Le choc de carrière : une remise en question du sens


Ce type d’événement agit comme un révélateur : il confronte l’individu à ses représentations implicites du travail et à ses motivations profondes. Il ne s’agit pas uniquement d’une transition fonctionnelle ou statutaire, mais d’un moment où le rapport au travail est mis à distance, questionné, parfois redéfini.


Les ancres de carrière : repères identitaires et moteurs d’engagement


Pour comprendre les mécanismes à l’œuvre dans ces situations, le concept d’ancres de carrière, proposé par Schein en 1978, fournit une grille de lecture particulièrement utile. Une ancre de carrière désigne un ensemble cohérent de valeurs, de compétences perçues et de motivations qui orientent les choix professionnels. Elle constitue, en quelque sorte, un noyau identitaire structurant les décisions de carrière au fil du temps.


La littérature distingue huit grandes formes d’ancrage : expertise technique, compétence managériale, autonomie, sécurité/stabilité, sens du service, goût du défi, équilibre entre vie professionnelle et vie privée, et orientation entrepreneuriale.
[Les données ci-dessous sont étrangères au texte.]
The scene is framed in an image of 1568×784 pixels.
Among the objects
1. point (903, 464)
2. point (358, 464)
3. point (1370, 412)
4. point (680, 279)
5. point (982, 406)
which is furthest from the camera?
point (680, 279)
Ces ancrages ne sont pas toujours stabilisés au début de la vie professionnelle. Ils tendent à se préciser, se hiérarchiser ou se combiner autour de la trentaine. De nombreux travaux soulignent par ailleurs la coexistence fréquente d’une ancre principale et d’une ou plusieurs ancres secondaires, en interaction dynamique.


Faire face au choc : recentrage ou redéploiement


Dans une recherche menée avec Sophie Ennekam (Business School) et  François Grima (Université Paris-Est Créteil) publiée dans la Revue française de gestion, nous avons analysé les effets des chocs de carrière sur les ancres d’une population de cadres seniors. Deux grandes dynamiques se dégagent de notre enquête qualitative, fondée sur l’analyse de trente et un entretiens.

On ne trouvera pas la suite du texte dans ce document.